SimpleStmt = EmptyStmt | ExpressionStmt | SendStmt | IncDecStmt | Assignment 
        | ShortVarDecl .

Code:

	switch p.tok {
	case token.CONST, token.TYPE, token.VAR:
		s = &ast.DeclStmt{Decl: p.parseDecl(syncStmt)}
	case
		// tokens that may start an expression
		token.IDENT, token.INT, token.FLOAT, token.IMAG, token.CHAR, token.STRING, token.FUNC, token.LPAREN, // operands
		token.LBRACK, token.STRUCT, token.MAP, token.CHAN, token.INTERFACE, // composite types
		token.ADD, token.SUB, token.MUL, token.AND, token.XOR, token.ARROW, token.NOT: // unary operators
		s, _ = p.parseSimpleStmt(labelOk)
		// because of the required look-ahead, labeled statements are
		// parsed by parseSimpleStmt - don't expect a semicolon after
		// them
		if _, isLabeledStmt := s.(*ast.LabeledStmt); !isLabeledStmt {
			p.expectSemi()
		}
	case token.GO:
		s = p.parseGoStmt()
	case token.DEFER:
		s = p.parseDeferStmt()
	case token.RETURN:
		s = p.parseReturnStmt()
	case token.BREAK, token.CONTINUE, token.GOTO, token.FALLTHROUGH:
		s = p.parseBranchStmt(p.tok)
	case token.LBRACE:
		s = p.parseBlockStmt()
		p.expectSemi()
	case token.IF:
		s = p.parseIfStmt()
	case token.SWITCH:
		s = p.parseSwitchStmt()
	case token.SELECT:
		s = p.parseSelectStmt()
	case token.FOR:
		s = p.parseForStmt()
	case token.SEMICOLON:
		// Is it ever possible to have an implicit semicolon
		// producing an empty statement in a valid program?
		// (handle correctly anyway)
		s = &ast.EmptyStmt{Semicolon: p.pos, Implicit: p.lit == "\n"}
		p.next()
	case token.RBRACE:
		// a semicolon may be omitted before a closing "}"
		s = &ast.EmptyStmt{Semicolon: p.pos, Implicit: true}
	default:
		// no statement found
		pos := p.pos
		p.errorExpected(pos, "statement")
		syncStmt(p)
		s = &ast.BadStmt{From: pos, To: p.pos}
	}

	return
}

This is again a one token lookahead parsing.

Parsing Conculsion

This is an LL type parsing with LL(1) for the most part. But sometimes, like the parameter scenario, we would need to do extra lookahead to sort this out.

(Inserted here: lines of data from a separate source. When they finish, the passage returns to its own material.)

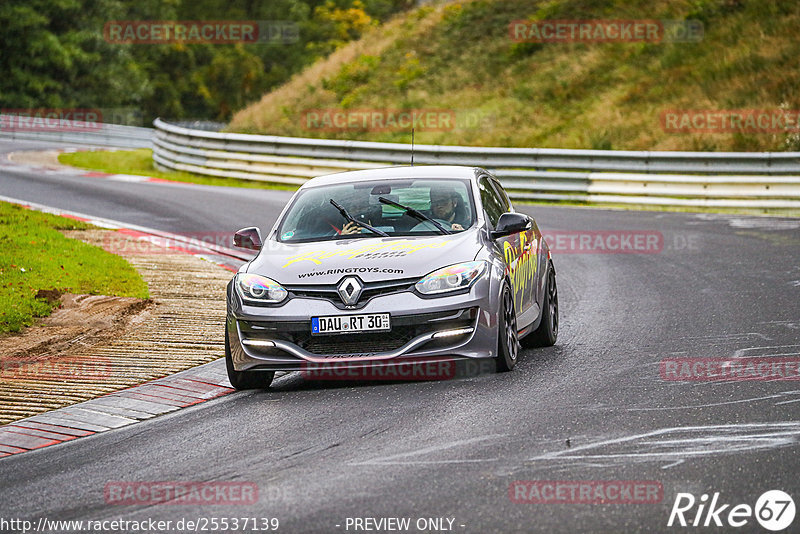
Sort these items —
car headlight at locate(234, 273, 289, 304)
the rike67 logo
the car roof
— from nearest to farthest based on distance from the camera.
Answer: the rike67 logo
car headlight at locate(234, 273, 289, 304)
the car roof

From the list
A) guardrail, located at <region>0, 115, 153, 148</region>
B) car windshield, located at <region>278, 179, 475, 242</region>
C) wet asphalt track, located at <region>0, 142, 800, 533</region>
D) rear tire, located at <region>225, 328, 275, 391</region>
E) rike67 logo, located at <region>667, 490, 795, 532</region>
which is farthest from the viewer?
guardrail, located at <region>0, 115, 153, 148</region>

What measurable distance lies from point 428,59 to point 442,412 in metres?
34.0

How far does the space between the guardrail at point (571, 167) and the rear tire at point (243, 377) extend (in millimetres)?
15745

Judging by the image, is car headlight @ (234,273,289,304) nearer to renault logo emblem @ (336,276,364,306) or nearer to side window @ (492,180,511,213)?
renault logo emblem @ (336,276,364,306)

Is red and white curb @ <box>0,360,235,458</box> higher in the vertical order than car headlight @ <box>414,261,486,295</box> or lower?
lower

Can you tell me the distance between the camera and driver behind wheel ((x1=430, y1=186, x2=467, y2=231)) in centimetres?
959

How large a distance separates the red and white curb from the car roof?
6.21 feet

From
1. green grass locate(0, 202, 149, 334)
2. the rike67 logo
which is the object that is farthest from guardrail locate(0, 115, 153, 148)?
the rike67 logo

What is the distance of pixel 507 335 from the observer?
896cm

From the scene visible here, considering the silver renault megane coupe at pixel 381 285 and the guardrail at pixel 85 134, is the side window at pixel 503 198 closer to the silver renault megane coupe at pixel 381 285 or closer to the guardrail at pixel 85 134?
the silver renault megane coupe at pixel 381 285

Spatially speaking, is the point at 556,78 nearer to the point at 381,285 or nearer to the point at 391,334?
the point at 381,285

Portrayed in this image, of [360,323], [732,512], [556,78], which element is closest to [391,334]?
[360,323]

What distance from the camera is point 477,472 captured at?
6223mm

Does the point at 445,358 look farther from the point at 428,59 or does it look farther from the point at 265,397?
the point at 428,59
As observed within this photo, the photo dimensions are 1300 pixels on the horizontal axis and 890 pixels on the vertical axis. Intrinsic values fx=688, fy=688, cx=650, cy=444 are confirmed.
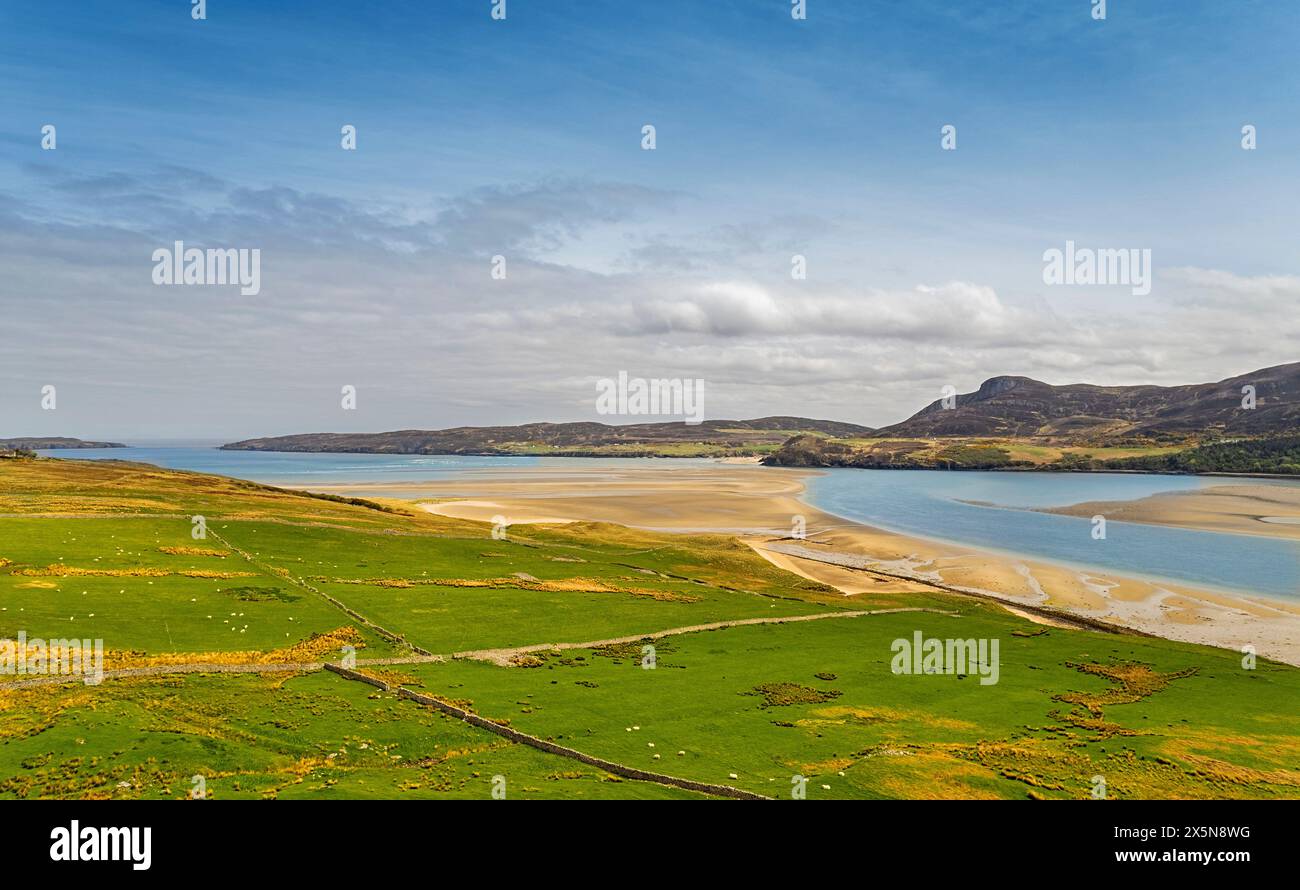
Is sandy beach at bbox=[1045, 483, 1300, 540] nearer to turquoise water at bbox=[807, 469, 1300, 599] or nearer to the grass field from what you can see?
turquoise water at bbox=[807, 469, 1300, 599]

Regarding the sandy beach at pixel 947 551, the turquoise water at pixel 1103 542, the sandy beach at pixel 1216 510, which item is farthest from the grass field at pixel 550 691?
the sandy beach at pixel 1216 510

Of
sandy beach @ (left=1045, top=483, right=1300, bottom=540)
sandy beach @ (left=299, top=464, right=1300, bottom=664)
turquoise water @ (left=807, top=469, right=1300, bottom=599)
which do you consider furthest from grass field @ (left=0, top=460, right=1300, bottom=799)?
sandy beach @ (left=1045, top=483, right=1300, bottom=540)

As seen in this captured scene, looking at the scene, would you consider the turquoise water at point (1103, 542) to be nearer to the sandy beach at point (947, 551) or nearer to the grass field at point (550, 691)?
the sandy beach at point (947, 551)

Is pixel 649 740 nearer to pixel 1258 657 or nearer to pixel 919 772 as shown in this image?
pixel 919 772

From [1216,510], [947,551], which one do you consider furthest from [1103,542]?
[1216,510]

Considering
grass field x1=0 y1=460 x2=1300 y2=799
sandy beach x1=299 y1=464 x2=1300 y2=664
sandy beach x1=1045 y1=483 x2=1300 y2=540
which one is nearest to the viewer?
grass field x1=0 y1=460 x2=1300 y2=799
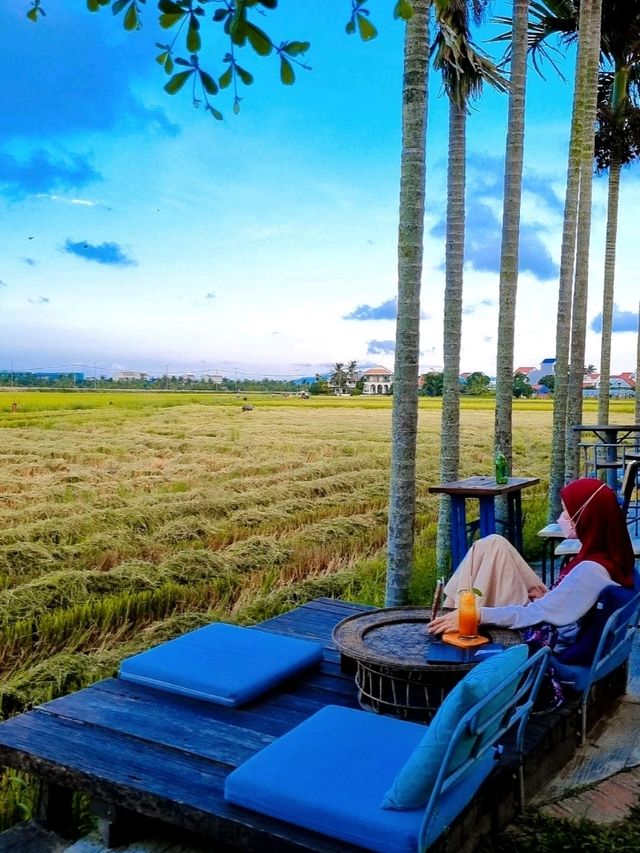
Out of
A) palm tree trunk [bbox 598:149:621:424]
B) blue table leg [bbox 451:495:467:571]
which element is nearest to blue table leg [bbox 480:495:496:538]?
blue table leg [bbox 451:495:467:571]

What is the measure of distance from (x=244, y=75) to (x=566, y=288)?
745 centimetres

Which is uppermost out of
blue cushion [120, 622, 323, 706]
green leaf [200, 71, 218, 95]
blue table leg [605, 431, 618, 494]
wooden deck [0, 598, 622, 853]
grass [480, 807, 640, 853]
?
green leaf [200, 71, 218, 95]

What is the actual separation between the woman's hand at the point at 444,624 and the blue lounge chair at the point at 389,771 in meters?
0.66

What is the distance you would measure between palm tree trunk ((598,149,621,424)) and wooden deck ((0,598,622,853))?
376 inches

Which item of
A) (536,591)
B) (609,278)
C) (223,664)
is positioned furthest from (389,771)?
(609,278)

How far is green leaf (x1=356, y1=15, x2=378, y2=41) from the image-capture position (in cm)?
189

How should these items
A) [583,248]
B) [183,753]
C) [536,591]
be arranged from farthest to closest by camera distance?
[583,248] → [536,591] → [183,753]

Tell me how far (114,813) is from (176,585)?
15.2 feet

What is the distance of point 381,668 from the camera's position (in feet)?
10.6

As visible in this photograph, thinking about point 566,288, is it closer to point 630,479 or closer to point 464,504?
point 630,479

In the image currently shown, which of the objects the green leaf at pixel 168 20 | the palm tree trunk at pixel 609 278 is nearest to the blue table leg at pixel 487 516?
the green leaf at pixel 168 20

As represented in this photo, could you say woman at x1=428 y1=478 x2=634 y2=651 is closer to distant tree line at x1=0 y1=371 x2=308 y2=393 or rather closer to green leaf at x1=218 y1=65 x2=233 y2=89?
green leaf at x1=218 y1=65 x2=233 y2=89

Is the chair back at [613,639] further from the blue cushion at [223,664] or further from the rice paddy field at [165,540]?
the rice paddy field at [165,540]

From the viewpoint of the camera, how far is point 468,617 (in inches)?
131
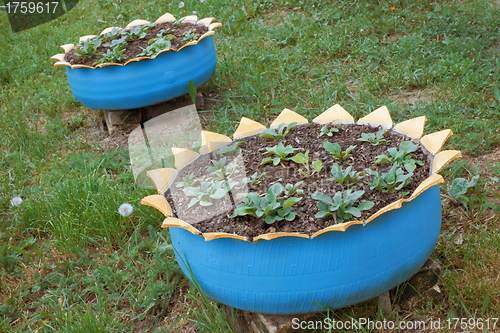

Overall the code is clean and easy to follow. <3 GoLang.

Rest of the Toolchain

Go has a new SSA backend that shipped very recently (v1.7 came last month! Read more here). Some docs can be found here: https://godoc.org/golang.org/x/tools/go/ssa

And backend specific code can be found in src/cmd/compile/internal.

PS: I am pretty sure the assignment’s motives were fulfilled!